Pada 5 (lima) kecamatan dalam penelitian ini, merangkum populasi hingga 155.100 jiwa, untuk itu sampel yang
digunakan ialah 15% dari populasi tersebut sebagai penelitian kuantitatif yang berjumlah 100 orang. Metode yang
digunakan dalam kajian ini adalah Analitical Hierarchy Process (AHP). AHP merupakan suatu model pendukung
keputusan dikembangkan oleh Thomas L. Saaty. Model pendukung keputusan ini akan menguraikan masalah multi
factor atau multi kriteria yang kompleks menjadi suatu hirarki. Dengan hirarki, suatu masalah yang kompleks dapat
diuraikan ke dalam kelompok-kelompoknya yang kemudian diatur menjadi suatu bentuk hirarki sehingga
permasalahan akan tampak lebih terstruktur dan sistematis.
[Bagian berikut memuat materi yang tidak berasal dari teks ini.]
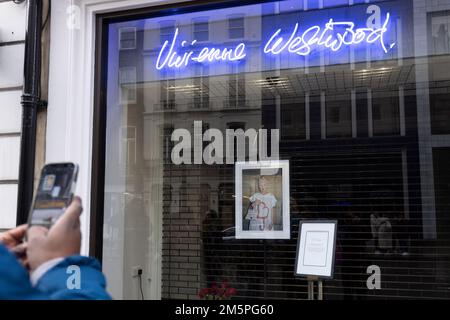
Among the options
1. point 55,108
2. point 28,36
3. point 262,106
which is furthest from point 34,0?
point 262,106

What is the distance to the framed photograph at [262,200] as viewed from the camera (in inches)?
176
Didalam proses pengolahan data AHP, terdapat pertanyaan penelitian untuk memilih tujuan terbaik dari gpm,
diantaranya rumah rakitan dan mh. Responden tidak langsung memilih antara rumah rakitan dengan mh, melainkan
melingkari nilai kategori diantaranya :

a. Fleksibilitas Denah
b. Kenyamanan Pengguna
c. Ramah Lingkungan
d. Estetika
Kategori ini di isi dengan nilai actual judgment value yang diberikan, seperti : (1) biasa (3) suka (5) sangat suka (7)
sangat suka sekali, Seperti contoh :

Gambar 3.2 : contoh pemberian actual judgment value pada metodologi AHP

Nilai diatas hanya boleh dilingkari 1 (satu) preferensi / kesukaan responden. Selanjutnya, nilai yang diberikan oleh
responden, akan dihitung bedasarkan Concistency Ratio Index dengan rumus : CR = CI/R, dimana : CR =
Concistency Ratio, CI = Concistency Index, IR = Index Random Concistency. Sehingga didapatkan matriks
perbandingan kategori. Antara kriteria Fleksibilitas Denah, Kenyamanan Pengguna, Ramah Lingkungan, Estetika
ditetapkan nilai Eigen yang tertinggi untuk diurutkan sebuah perankingan. Dengan demikian, didapatkan rumah
dengan daya guna terbaik menurut masyarakat kota Banda Aceh.